Exercise description » Gather every line from the entries below that contains the word "house". Treat uppercase and lowercase letters as different.

Records supplied »
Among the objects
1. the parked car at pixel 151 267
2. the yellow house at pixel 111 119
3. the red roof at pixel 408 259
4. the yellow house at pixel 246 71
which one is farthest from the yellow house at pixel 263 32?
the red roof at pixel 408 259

Task response »
2. the yellow house at pixel 111 119
4. the yellow house at pixel 246 71
which one is farthest from the yellow house at pixel 263 32?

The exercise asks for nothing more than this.